School buildings shut down, which caused disruption to the school year and compelled districts and private schools to transform rapidly from in-person instruction to remote learning, a combination of which will be used as the new school year unfolds.
Instead of the usual late winter, spring and summer events that are synonymous with living in the Five Towns, there were collections and donations of facemasks, gloves and hand sanitizer, along with organizations helping to feed essential workers and those in need after many lost their jobs.
The Five Towns Community Center in Lawrence is now a beehive of activity, from Gammy’s Pantry, run by Inwood resident Sasha Young, offering food, clothes and other items for free, to the pantry becoming a Long Island Cares site that also provides free food.
In Hewlett, Blair Longaro organized Feeding Local Heroes and Friends, which had ordinary people ordering food from restaurants that was then delivered to hospital workers, police officers, firefighters and pharmacists.
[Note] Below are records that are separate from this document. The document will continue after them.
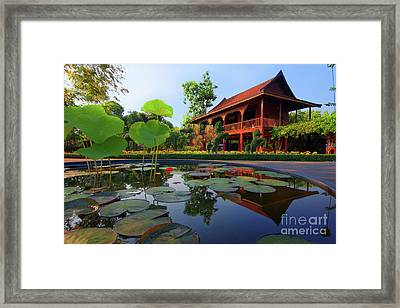 Reflection Framed Print by Buchachon Petthanya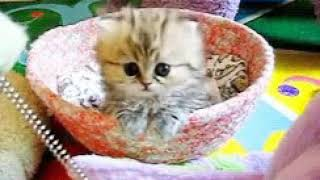 The GIF of a cat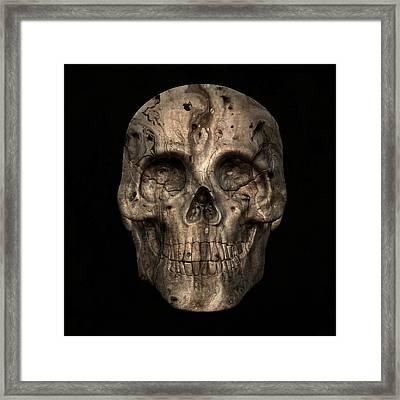 Skull Art 2 Framed Print by Sumit Mehndiratta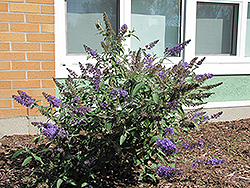 Nanho Blue Butterfly Bush (Buddleia davidii 'Nanho Blue') at Seoane's Garden Center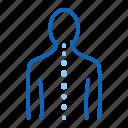 backbone, chiropractor, orthopedics, osteopath, spine icon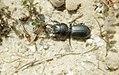 Stag' beetle. Sandy shore. Dos Mares Tarifa (37756836861).jpg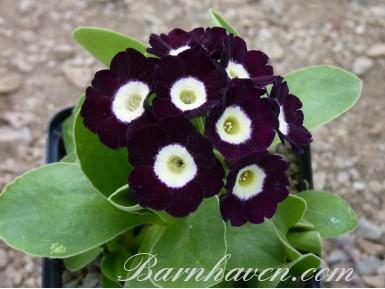 Auricule de jardin Violet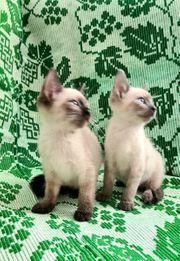 siam Kätzchen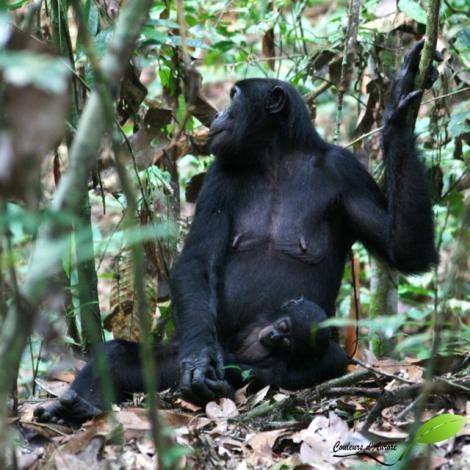 Une femelle Bonobo avec son bébé qui dort sur ses genoux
The Marion & Aaron Gural JCC partnered with ComContinued on next page

Jeffrey Bessen/Herald Emily Simens, left, and Stacey Simens, from Hewlett, ate lunch under the outdoor tent at Friendlier Italian Restaurant in Woodmere. Continued from previous page munity Chest South Shore and Gabriel Boxer, the Kosher Guru, and many other sponsors to distribute free fresh food and produce community-wide. The Gural JCC also distributes or delivers food to those in need through its Rina Shkolnik Kosher Food Pantry.
Lawrence-based Achiezer remains at the forefront of assisting the Five Towns with Covid-19-related issues. The community resource center, founded and run by Rabbi Boruch Bender, helped bring a temporary outpatient center to Sh’or Yoshuv Institute in Lawrence at the height of the pandemic.
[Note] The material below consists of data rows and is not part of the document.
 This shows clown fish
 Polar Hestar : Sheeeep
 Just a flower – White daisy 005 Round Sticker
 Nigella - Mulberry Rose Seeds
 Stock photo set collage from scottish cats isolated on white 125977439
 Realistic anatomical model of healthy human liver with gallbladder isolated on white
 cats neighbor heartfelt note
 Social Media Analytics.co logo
Stalwart charitable organizations such as the Kiwanis of the Five Towns and Peninsula Kiwanis continued their history of giving by collecting personal protective equipment such as face masks, gloves and gowns, and donating the items to hospitals and the police. Five Towns Kiwanis helped to bring food to seniors in need.
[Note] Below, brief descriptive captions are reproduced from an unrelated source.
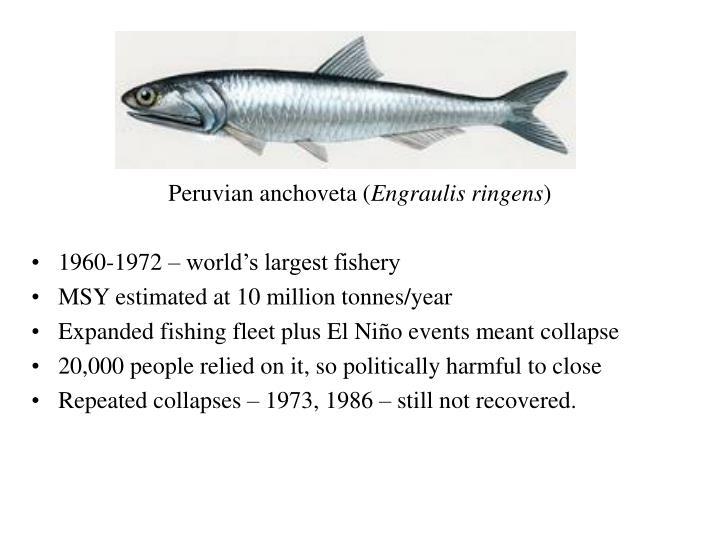 Peruvian anchoveta (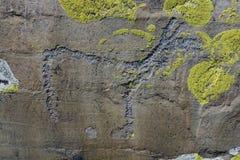 Petroglyph Altai Fotografia de Stock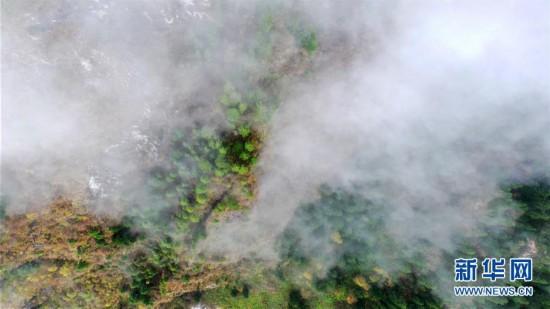 (美丽中国)(1)扎尕那雾境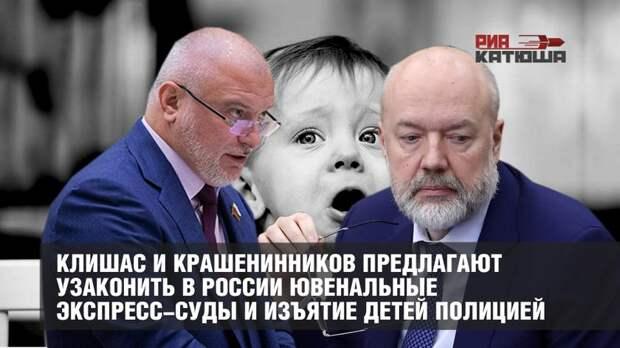 Клишас и Крашенинников предлагают узаконить в России ювенальные экспресс-суды и изъятие детей полицией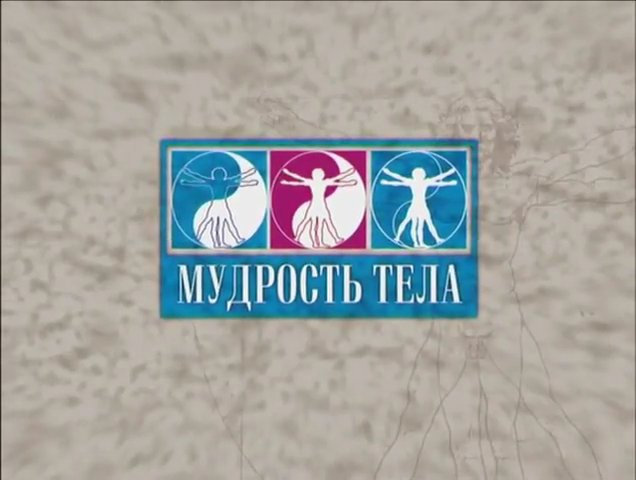 Иллюстрация 1 из 12 для Тай Цзи. Путь четырех дорог (DVD) - Максим Матушевский   Лабиринт - . Источник: noname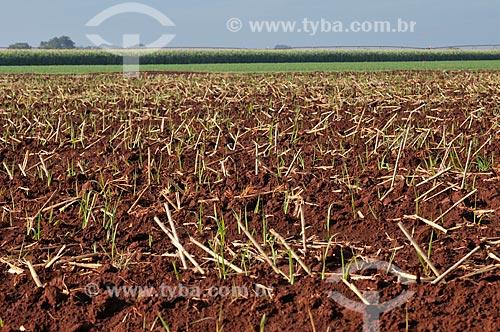 Assunto: Plantação de cana-de-açúcar / Local: Guaíra - São Paulo (SP) - Brasil / Data: 03/2013
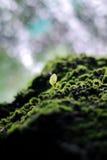 Mossig sten och ung grön växt med vattenfallbakgrunden Fotografering för Bildbyråer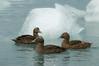 Eider ducks at Jökulsárlón/ Hembras de eider en Jökulsárlón
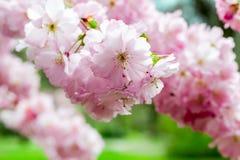 Japansk körsbärsröd närbild Royaltyfria Bilder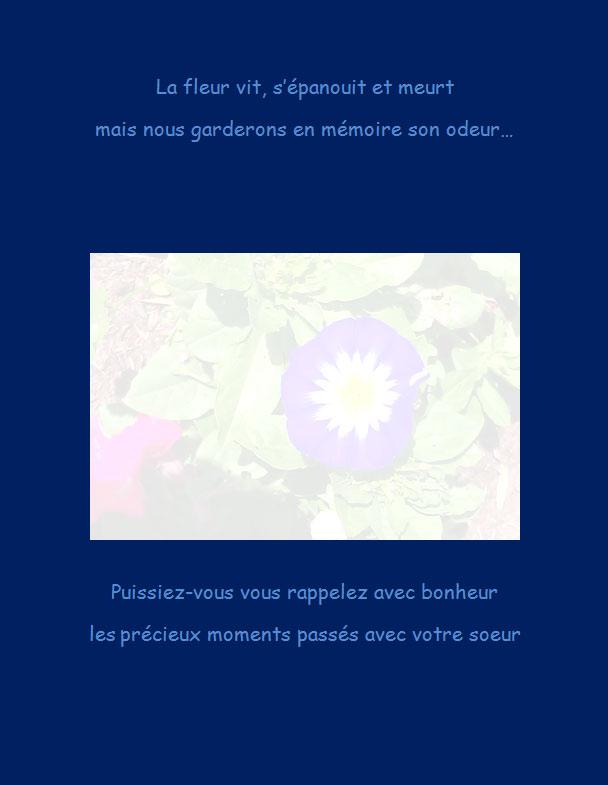 Message de condoléances | La fleur vit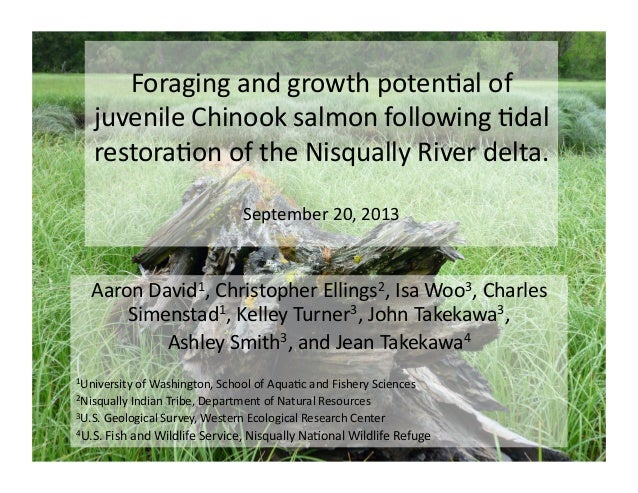 Foraging  and  growth  poten/al  of   juvenile  Chinook  salmon  following  /dal   restora/on  of  ...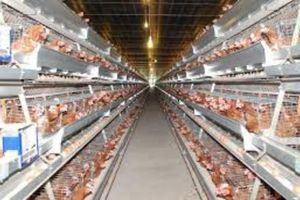 Thị trường ngành chăn nuôi gia cầm vẫn còn nhiều dư địa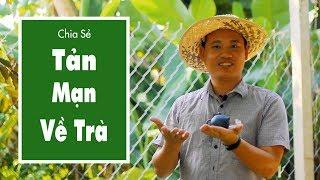 Tản Mạn Về Trà Xanh Thái Nguyên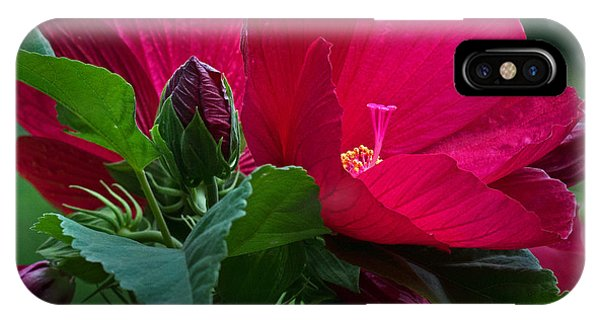 Red By The Pond IPhone Case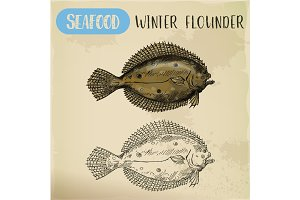 Winter flounder side view sketch for sign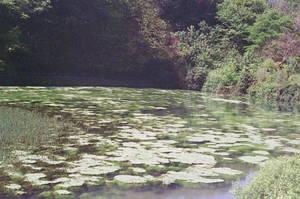 Prior Park Landscape Garden: Float, II by neuroplasticcreative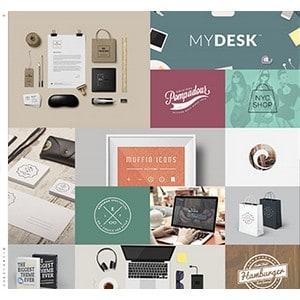 jasa-pembuatan-website-bisnis-perusahaan-di-jakarta-splash_home_design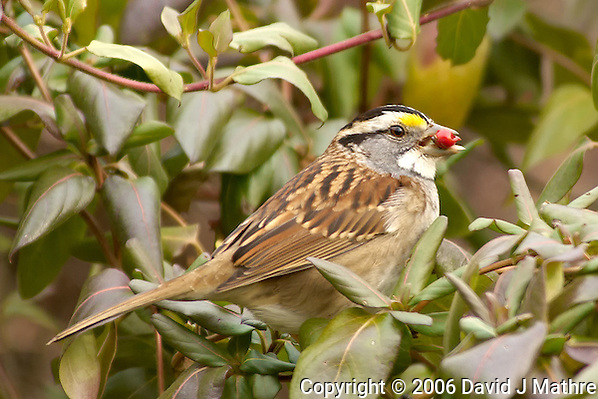 White-throated Sparrow with Red Berry. Image taken with a Nikon D2xs and 80-400 mm VR lens (ISO 400, 400 mm, f/6, 1/160 sec). (David J Mathre)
It was never easy or easygoing. At the beginning of the pandemic, there were many instances of people across the Five Towns not disposing of the protective gloves properly and just throwing them on the ground. Photographs of the trashed gloves appeared, public shaming arose on local Facebook pages, and it ceased to be a problem.
Because people could not congregate together in large groups, celebrations such as birthdays, retirements and school graduations took on a new appearance. Many on Long Island began organizing vehicle parades and driving by or parking at celebrants’ houses in the case of birthdays or retirements. Graduation parades took routes to drive by graduates’ homes, or in the case of Hewlett High School, the Homecoming parade route was used.
Summer in the Five Towns was different as well. The annual Santa Marina Festival in Inwood was canceled. Beach clubs, village beaches and county- and town-run swimming pools needed to adhere to state guidelines for capacity and social distancing, while ensuring that people wore facemasks.
Because not every day camp opened, and because only a few sleepaway camps opened, the campers and teenagers who usually spent hours or weeks away from home had to find other diversions. Older teens founded small businesses, such as Hewlett residents and twin brothers Caleb and Josh Goldstein, who created Five Towns Lifeguards and offered their skills to supervise children at backyard swimming pools.
The pandemic remains, and at press time in late August, it was unclear how the remainder of the 2020 would look. Would the outdoor fall fairs be held? Would all the Christmas tree and Hanukkah menorah lightings take place?
Living in the Five Towns has become different, but no less interesting.